The Theory of Multiple Intelligence (MI)
In 1983, Howard Gardner proposed a new theory and definition of intelligence, which has become known as the theory of multiple intelligence. This theory is cited because it tries to address some of the fundamental issues associated with the nature of intelligence:
Is intelligence a single faculty or multiple, independent faculties?
Certainly, what neuroscience is beginning to learn about the structure of the physical brain, in conjunction with its evolutionary staged development, might well turn out to support aspects of MI theory, but such conclusions still need further research. However, the MI theory gives us a starting point for discussion.
Outline of the Theory
To qualify as an `intelligence faculty`, a series of criteria were established, drawn from the biological sciences, logical analysis, developmental psychology, experimental psychology and psychometric:
- Isolation by brain damage
This means that a faculty can be isolated from another. This criterion comes from work in neuropsychology in which stroke patients retain an intelligence faculty despite damage to other cognitive abilities, such as speech.
- A place in evolutionary history
An intelligence faculty has to have played a role in our evolutionary survival. For example, early humans had to be able to navigate their environment using a spatial ability. Therefore, the environment created a selection criteria for this ability.
- The presence of core operations
As an example, linguistic intelligence consists of core operations, such as recognition and discrimination of phonemes, command of syntax and acquisition of word meanings. Whereas, in musical intelligence, the core operations are pitch, rhythm, timbre, and harmony.
- The susceptibility to encoding
These encoding systems are developed as a function of an intelligence faculty, e.g. written and spoken language, mathematical systems, logical equations, maps, charts and drawings etc.
The existence of savants, prodigies and other exceptional people
The existence of these people allows researchers to observe the nature of a particular intelligence in contrast to other average or impaired abilities.
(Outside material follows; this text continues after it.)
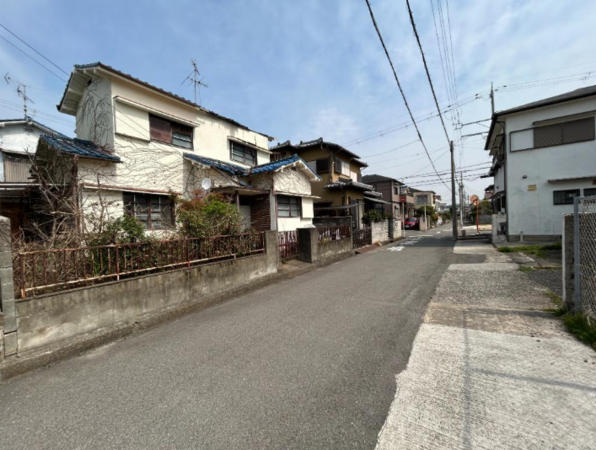 泉南市岡田、土地の画像です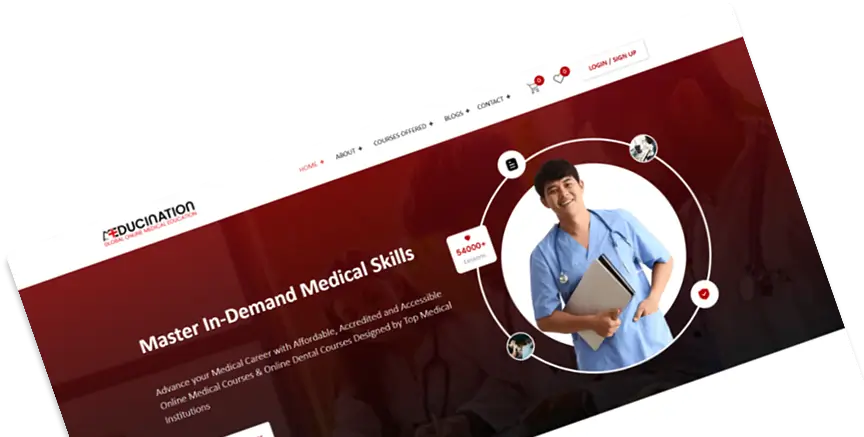 meducination slider image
One example of this type of highlighted intelligence is the autistic person who excels at numerical calculations or musical performance.
- Support from experimental psychology and psychometric
Observing subjects who are asked to carry out two activities simultaneously can help determine if those activities rely on the same mental capacities or different ones. For example, a person engaged in a crossword puzzle is unlikely to be able to carry on a conversation effectively, because both tasks demand the attention of linguistic intelligence, which creates interference. Whereas, when this conflict is absent, a person is able to walk and converse at the same time suggesting that two different and independent intelligence faculties are engaged.
From the preceding criteria, MI theory provides a rationale for seven intelligence faculties:
- Logical-mathematical intelligence is the ability
to detect patterns, think logically, reason deductively and carry
out mathematical operations.
- Linguistic intelligence involves the mastery of spoken and written language to express oneself or remember things.
These first two forms of intelligence are typical of the abilities that contribute to strong performance in traditional school environments and underpin high scores on most IQ measures or tests of achievement.
- Spatial intelligence involves the potential
for recognising and manipulating the patterns of both wide spaces
such as those negotiated by pilots or navigators, and confined spaces
such as those encountered by sculptors, architects or championship
- Musical intelligence consists of the capacity
to recognise and compose musical pitches, tones, rhythms, and patterns
and to use them for performance or composition.
- Bodily-Kinesthetic intelligence involves the use of parts of the body or the whole body to solve problems or create products. Athletes, dancers, surgeons and craftspeople are likely to have highly developed capacity in this area.
The last two intelligences are the personal intelligences:
- Interpersonal intelligence indicates a person's
ability to recognise the intentions, feelings and motivations of
others. People who possess and develop this quality are likely to
work well with others and may choose fields like sales, teaching,
counselling or politics in order to use them.
- Intrapersonal intelligence is described as the ability to understand oneself and use that information to regulate one's own life.
According to MI theory each of these intelligence faculties has a specific set of abilities that can be observed and measured.